__Task instructions__. The answer must be every record below, reproduced exactly.

__Data for the task__.
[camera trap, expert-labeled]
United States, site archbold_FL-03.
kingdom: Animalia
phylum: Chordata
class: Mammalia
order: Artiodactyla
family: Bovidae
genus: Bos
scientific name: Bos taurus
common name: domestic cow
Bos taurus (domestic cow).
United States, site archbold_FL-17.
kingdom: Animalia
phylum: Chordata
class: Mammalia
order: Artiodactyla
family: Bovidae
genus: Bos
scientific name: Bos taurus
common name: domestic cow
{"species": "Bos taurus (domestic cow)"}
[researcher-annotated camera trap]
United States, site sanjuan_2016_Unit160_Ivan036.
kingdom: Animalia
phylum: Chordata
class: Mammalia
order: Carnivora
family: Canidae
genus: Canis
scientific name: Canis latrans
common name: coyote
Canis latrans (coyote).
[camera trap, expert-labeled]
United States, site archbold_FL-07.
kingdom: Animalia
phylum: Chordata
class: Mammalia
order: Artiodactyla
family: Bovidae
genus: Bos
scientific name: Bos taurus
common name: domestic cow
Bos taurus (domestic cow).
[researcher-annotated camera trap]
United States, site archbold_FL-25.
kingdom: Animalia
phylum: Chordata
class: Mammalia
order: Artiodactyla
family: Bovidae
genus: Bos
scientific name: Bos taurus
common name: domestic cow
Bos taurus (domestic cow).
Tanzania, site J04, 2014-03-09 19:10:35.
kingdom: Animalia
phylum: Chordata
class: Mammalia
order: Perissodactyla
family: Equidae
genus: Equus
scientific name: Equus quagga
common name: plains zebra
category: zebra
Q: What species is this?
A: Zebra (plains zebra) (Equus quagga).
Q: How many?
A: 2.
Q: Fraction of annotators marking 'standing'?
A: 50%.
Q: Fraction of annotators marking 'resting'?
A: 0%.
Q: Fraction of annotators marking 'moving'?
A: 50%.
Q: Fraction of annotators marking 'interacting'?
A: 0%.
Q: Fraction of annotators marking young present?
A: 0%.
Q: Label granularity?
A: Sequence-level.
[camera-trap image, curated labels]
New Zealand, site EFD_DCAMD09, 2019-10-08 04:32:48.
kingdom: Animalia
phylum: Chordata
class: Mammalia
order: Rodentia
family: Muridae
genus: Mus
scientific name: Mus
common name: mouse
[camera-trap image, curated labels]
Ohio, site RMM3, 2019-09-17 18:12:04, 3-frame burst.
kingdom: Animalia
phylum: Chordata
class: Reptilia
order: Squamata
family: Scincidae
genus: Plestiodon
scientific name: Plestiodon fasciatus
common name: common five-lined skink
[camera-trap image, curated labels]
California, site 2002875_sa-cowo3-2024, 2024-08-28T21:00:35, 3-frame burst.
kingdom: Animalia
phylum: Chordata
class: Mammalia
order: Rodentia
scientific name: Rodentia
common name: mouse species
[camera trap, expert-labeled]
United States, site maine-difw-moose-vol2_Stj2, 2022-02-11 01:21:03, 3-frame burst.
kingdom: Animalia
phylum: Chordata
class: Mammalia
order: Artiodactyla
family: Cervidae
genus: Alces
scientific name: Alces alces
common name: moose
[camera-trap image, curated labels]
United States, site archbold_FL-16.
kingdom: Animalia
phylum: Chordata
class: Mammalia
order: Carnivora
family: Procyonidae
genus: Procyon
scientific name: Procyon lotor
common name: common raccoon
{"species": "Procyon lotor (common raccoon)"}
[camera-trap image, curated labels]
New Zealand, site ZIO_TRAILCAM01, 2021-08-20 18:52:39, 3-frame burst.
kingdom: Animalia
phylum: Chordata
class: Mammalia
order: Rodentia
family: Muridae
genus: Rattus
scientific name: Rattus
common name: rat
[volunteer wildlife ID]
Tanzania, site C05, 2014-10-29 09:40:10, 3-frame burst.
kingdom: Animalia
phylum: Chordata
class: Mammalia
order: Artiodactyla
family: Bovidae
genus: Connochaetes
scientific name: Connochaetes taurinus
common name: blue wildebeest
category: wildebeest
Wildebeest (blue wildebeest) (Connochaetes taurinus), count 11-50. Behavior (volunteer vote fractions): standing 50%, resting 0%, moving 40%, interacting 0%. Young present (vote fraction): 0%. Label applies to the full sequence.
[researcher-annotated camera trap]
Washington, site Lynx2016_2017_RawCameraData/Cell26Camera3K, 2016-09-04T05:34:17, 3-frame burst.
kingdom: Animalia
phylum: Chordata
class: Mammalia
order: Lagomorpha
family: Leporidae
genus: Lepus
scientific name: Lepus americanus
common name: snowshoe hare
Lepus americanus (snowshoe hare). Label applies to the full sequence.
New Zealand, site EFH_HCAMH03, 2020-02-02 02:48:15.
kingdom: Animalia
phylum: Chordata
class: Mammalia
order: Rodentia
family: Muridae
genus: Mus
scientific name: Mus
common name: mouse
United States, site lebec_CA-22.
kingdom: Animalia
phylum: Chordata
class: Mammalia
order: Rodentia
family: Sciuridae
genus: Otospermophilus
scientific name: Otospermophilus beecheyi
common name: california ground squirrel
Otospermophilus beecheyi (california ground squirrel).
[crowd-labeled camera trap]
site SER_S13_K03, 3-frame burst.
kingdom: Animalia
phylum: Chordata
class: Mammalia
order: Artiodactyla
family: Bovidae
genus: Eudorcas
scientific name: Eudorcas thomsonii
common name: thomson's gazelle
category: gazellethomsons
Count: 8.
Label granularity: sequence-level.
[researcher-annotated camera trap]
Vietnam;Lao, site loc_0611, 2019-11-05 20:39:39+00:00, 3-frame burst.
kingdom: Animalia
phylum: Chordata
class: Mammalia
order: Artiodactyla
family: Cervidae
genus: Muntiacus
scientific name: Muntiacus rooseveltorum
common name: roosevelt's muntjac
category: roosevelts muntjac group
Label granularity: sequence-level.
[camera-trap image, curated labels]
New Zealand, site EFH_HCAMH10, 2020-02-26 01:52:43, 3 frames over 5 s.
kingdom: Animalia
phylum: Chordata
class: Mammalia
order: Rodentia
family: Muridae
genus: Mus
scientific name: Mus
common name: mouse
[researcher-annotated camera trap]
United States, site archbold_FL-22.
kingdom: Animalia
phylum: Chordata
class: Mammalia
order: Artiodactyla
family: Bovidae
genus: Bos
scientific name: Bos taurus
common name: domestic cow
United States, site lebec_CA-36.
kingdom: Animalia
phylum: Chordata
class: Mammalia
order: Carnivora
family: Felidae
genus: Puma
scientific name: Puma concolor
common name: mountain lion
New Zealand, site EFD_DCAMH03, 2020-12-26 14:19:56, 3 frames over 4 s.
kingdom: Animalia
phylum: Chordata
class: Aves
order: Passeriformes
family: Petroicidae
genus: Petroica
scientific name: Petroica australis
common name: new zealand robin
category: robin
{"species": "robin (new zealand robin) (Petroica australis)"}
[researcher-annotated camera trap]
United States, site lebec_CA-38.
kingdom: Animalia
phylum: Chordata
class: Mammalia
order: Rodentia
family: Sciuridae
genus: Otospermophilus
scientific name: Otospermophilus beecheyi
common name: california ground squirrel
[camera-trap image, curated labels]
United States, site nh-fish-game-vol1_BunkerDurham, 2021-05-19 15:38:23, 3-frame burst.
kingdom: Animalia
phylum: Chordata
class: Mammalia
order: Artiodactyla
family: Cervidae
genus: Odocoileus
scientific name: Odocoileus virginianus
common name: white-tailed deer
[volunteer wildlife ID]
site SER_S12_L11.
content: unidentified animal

__Answer for this exercise__.
[camera trap, expert-labeled]
United States, site archbold_FL-03.
kingdom: Animalia
phylum: Chordata
class: Mammalia
order: Artiodactyla
family: Bovidae
genus: Bos
scientific name: Bos taurus
common name: domestic cow
Bos taurus (domestic cow).
United States, site archbold_FL-17.
kingdom: Animalia
phylum: Chordata
class: Mammalia
order: Artiodactyla
family: Bovidae
genus: Bos
scientific name: Bos taurus
common name: domestic cow
{"species": "Bos taurus (domestic cow)"}
[researcher-annotated camera trap]
United States, site sanjuan_2016_Unit160_Ivan036.
kingdom: Animalia
phylum: Chordata
class: Mammalia
order: Carnivora
family: Canidae
genus: Canis
scientific name: Canis latrans
common name: coyote
Canis latrans (coyote).
[camera trap, expert-labeled]
United States, site archbold_FL-07.
kingdom: Animalia
phylum: Chordata
class: Mammalia
order: Artiodactyla
family: Bovidae
genus: Bos
scientific name: Bos taurus
common name: domestic cow
Bos taurus (domestic cow).
[researcher-annotated camera trap]
United States, site archbold_FL-25.
kingdom: Animalia
phylum: Chordata
class: Mammalia
order: Artiodactyla
family: Bovidae
genus: Bos
scientific name: Bos taurus
common name: domestic cow
Bos taurus (domestic cow).
Tanzania, site J04, 2014-03-09 19:10:35.
kingdom: Animalia
phylum: Chordata
class: Mammalia
order: Perissodactyla
family: Equidae
genus: Equus
scientific name: Equus quagga
common name: plains zebra
category: zebra
Q: What species is this?
A: Zebra (plains zebra) (Equus quagga).
Q: How many?
A: 2.
Q: Fraction of annotators marking 'standing'?
A: 50%.
Q: Fraction of annotators marking 'resting'?
A: 0%.
Q: Fraction of annotators marking 'moving'?
A: 50%.
Q: Fraction of annotators marking 'interacting'?
A: 0%.
Q: Fraction of annotators marking young present?
A: 0%.
Q: Label granularity?
A: Sequence-level.
[camera-trap image, curated labels]
New Zealand, site EFD_DCAMD09, 2019-10-08 04:32:48.
kingdom: Animalia
phylum: Chordata
class: Mammalia
order: Rodentia
family: Muridae
genus: Mus
scientific name: Mus
common name: mouse
[camera-trap image, curated labels]
Ohio, site RMM3, 2019-09-17 18:12:04, 3-frame burst.
kingdom: Animalia
phylum: Chordata
class: Reptilia
order: Squamata
family: Scincidae
genus: Plestiodon
scientific name: Plestiodon fasciatus
common name: common five-lined skink
[camera-trap image, curated labels]
California, site 2002875_sa-cowo3-2024, 2024-08-28T21:00:35, 3-frame burst.
kingdom: Animalia
phylum: Chordata
class: Mammalia
order: Rodentia
scientific name: Rodentia
common name: mouse species
[camera trap, expert-labeled]
United States, site maine-difw-moose-vol2_Stj2, 2022-02-11 01:21:03, 3-frame burst.
kingdom: Animalia
phylum: Chordata
class: Mammalia
order: Artiodactyla
family: Cervidae
genus: Alces
scientific name: Alces alces
common name: moose
[camera-trap image, curated labels]
United States, site archbold_FL-16.
kingdom: Animalia
phylum: Chordata
class: Mammalia
order: Carnivora
family: Procyonidae
genus: Procyon
scientific name: Procyon lotor
common name: common raccoon
{"species": "Procyon lotor (common raccoon)"}
[camera-trap image, curated labels]
New Zealand, site ZIO_TRAILCAM01, 2021-08-20 18:52:39, 3-frame burst.
kingdom: Animalia
phylum: Chordata
class: Mammalia
order: Rodentia
family: Muridae
genus: Rattus
scientific name: Rattus
common name: rat
[volunteer wildlife ID]
Tanzania, site C05, 2014-10-29 09:40:10, 3-frame burst.
kingdom: Animalia
phylum: Chordata
class: Mammalia
order: Artiodactyla
family: Bovidae
genus: Connochaetes
scientific name: Connochaetes taurinus
common name: blue wildebeest
category: wildebeest
Wildebeest (blue wildebeest) (Connochaetes taurinus), count 11-50. Behavior (volunteer vote fractions): standing 50%, resting 0%, moving 40%, interacting 0%. Young present (vote fraction): 0%. Label applies to the full sequence.
[researcher-annotated camera trap]
Washington, site Lynx2016_2017_RawCameraData/Cell26Camera3K, 2016-09-04T05:34:17, 3-frame burst.
kingdom: Animalia
phylum: Chordata
class: Mammalia
order: Lagomorpha
family: Leporidae
genus: Lepus
scientific name: Lepus americanus
common name: snowshoe hare
Lepus americanus (snowshoe hare). Label applies to the full sequence.
New Zealand, site EFH_HCAMH03, 2020-02-02 02:48:15.
kingdom: Animalia
phylum: Chordata
class: Mammalia
order: Rodentia
family: Muridae
genus: Mus
scientific name: Mus
common name: mouse
United States, site lebec_CA-22.
kingdom: Animalia
phylum: Chordata
class: Mammalia
order: Rodentia
family: Sciuridae
genus: Otospermophilus
scientific name: Otospermophilus beecheyi
common name: california ground squirrel
Otospermophilus beecheyi (california ground squirrel).
[crowd-labeled camera trap]
site SER_S13_K03, 3-frame burst.
kingdom: Animalia
phylum: Chordata
class: Mammalia
order: Artiodactyla
family: Bovidae
genus: Eudorcas
scientific name: Eudorcas thomsonii
common name: thomson's gazelle
category: gazellethomsons
Count: 8.
Label granularity: sequence-level.
[researcher-annotated camera trap]
Vietnam;Lao, site loc_0611, 2019-11-05 20:39:39+00:00, 3-frame burst.
kingdom: Animalia
phylum: Chordata
class: Mammalia
order: Artiodactyla
family: Cervidae
genus: Muntiacus
scientific name: Muntiacus rooseveltorum
common name: roosevelt's muntjac
category: roosevelts muntjac group
Label granularity: sequence-level.
[camera-trap image, curated labels]
New Zealand, site EFH_HCAMH10, 2020-02-26 01:52:43, 3 frames over 5 s.
kingdom: Animalia
phylum: Chordata
class: Mammalia
order: Rodentia
family: Muridae
genus: Mus
scientific name: Mus
common name: mouse
[researcher-annotated camera trap]
United States, site archbold_FL-22.
kingdom: Animalia
phylum: Chordata
class: Mammalia
order: Artiodactyla
family: Bovidae
genus: Bos
scientific name: Bos taurus
common name: domestic cow
United States, site lebec_CA-36.
kingdom: Animalia
phylum: Chordata
class: Mammalia
order: Carnivora
family: Felidae
genus: Puma
scientific name: Puma concolor
common name: mountain lion
New Zealand, site EFD_DCAMH03, 2020-12-26 14:19:56, 3 frames over 4 s.
kingdom: Animalia
phylum: Chordata
class: Aves
order: Passeriformes
family: Petroicidae
genus: Petroica
scientific name: Petroica australis
common name: new zealand robin
category: robin
{"species": "robin (new zealand robin) (Petroica australis)"}
[researcher-annotated camera trap]
United States, site lebec_CA-38.
kingdom: Animalia
phylum: Chordata
class: Mammalia
order: Rodentia
family: Sciuridae
genus: Otospermophilus
scientific name: Otospermophilus beecheyi
common name: california ground squirrel
[camera-trap image, curated labels]
United States, site nh-fish-game-vol1_BunkerDurham, 2021-05-19 15:38:23, 3-frame burst.
kingdom: Animalia
phylum: Chordata
class: Mammalia
order: Artiodactyla
family: Cervidae
genus: Odocoileus
scientific name: Odocoileus virginianus
common name: white-tailed deer
[volunteer wildlife ID]
site SER_S12_L11.
content: unidentified animal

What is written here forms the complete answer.